DATA RECORDS:

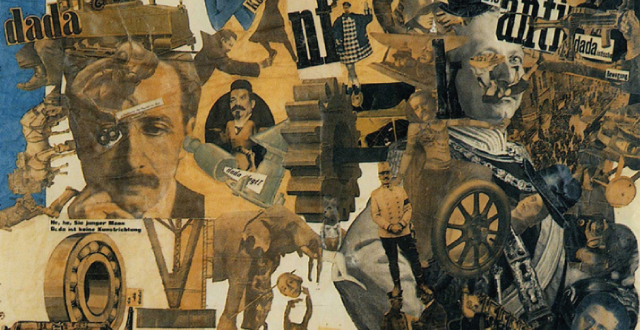 hannah-hoch-for-collage-4
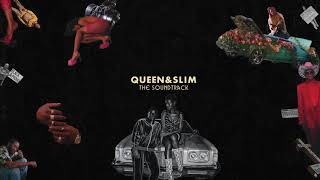 "Vince Staples X 6lack X Mereba   Yo Love [Official Audio] (From ""Queen & Slim: The Soundtrack"")"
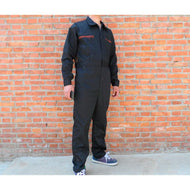 Mens Work Clothing Long Sleeve Coveralls High Quality Overalls Worker Repairman Machine Auto Repair Electric Welding Absenteeism - thegsnd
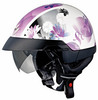 Scorpion EXO-100 Lilly Helmet For Women (One Left: Purple Small)
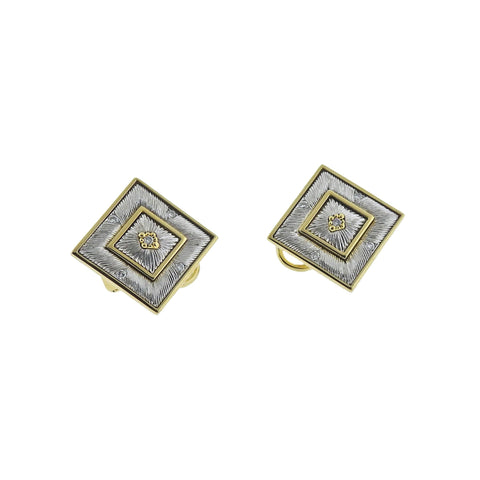 image of Buccellati Prestigio Diamond Square Gold Earrings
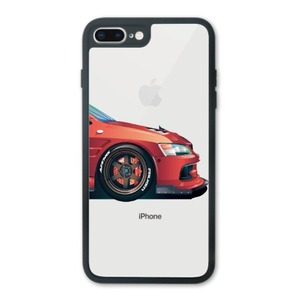 EVO iPhone 8 Plus Slim Case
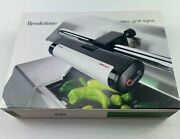 New Brookstone Bbq Grill Light For Great Grilling At Night Brand New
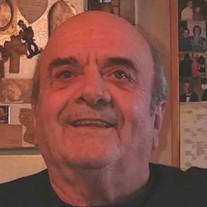 """Robert C. """"Bob"""" Gardella Sr"""
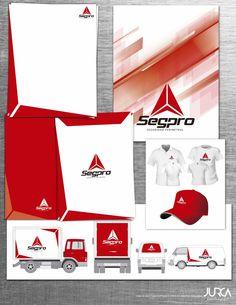 Plataforma de branding para empresa de seguridad perimetral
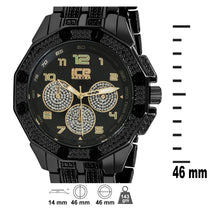 bling-metal-band-watch-for-men-562413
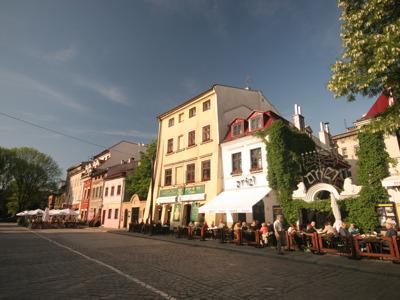 Казимеж — еврейский квартал Кракова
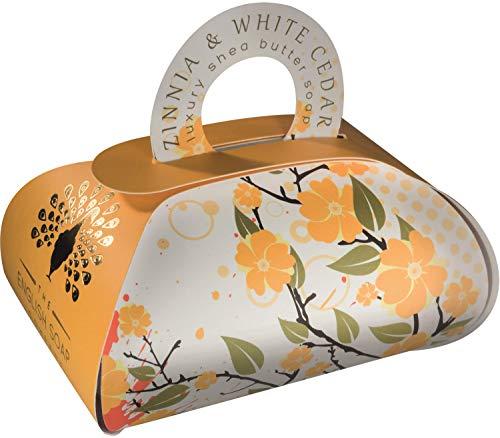 The English Soap Company, Large Gift Bag Bath Soap, Zinnia and White Cedar, 260g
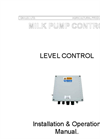Liquid Level Controllers Brochure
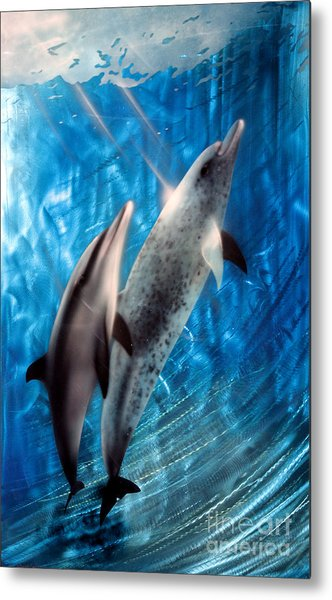 Serenity  Metal Print by Kerry Krueger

WHAT THE TASK ASKS: Omit every image. Quote each record exactly.

RESULT FOR THIS TASK:
 hannah-hoch-for-collage-4
 "Vince Staples X 6lack X Mereba   Yo Love [Official Audio] (From ""Queen & Slim: The Soundtrack"")"
 Mens Work Clothing Long Sleeve Coveralls High Quality Overalls Worker Repairman Machine Auto Repair Electric Welding Absenteeism - thegsnd
 Scorpion EXO-100 Lilly Helmet For Women (One Left: Purple Small)
 image of Buccellati Prestigio Diamond Square Gold Earrings
 EVO iPhone 8 Plus Slim Case
 New Brookstone Bbq Grill Light For Great Grilling At Night Brand New
 """Robert C. """"Bob"""" Gardella Sr"""
 Plataforma de branding para empresa de seguridad perimetral
 bling-metal-band-watch-for-men-562413
 Казимеж — еврейский квартал Кракова
 The English Soap Company, Large Gift Bag Bath Soap, Zinnia and White Cedar, 260g
Liquid Level Controllers Brochure
 Serenity  Metal Print by Kerry Krueger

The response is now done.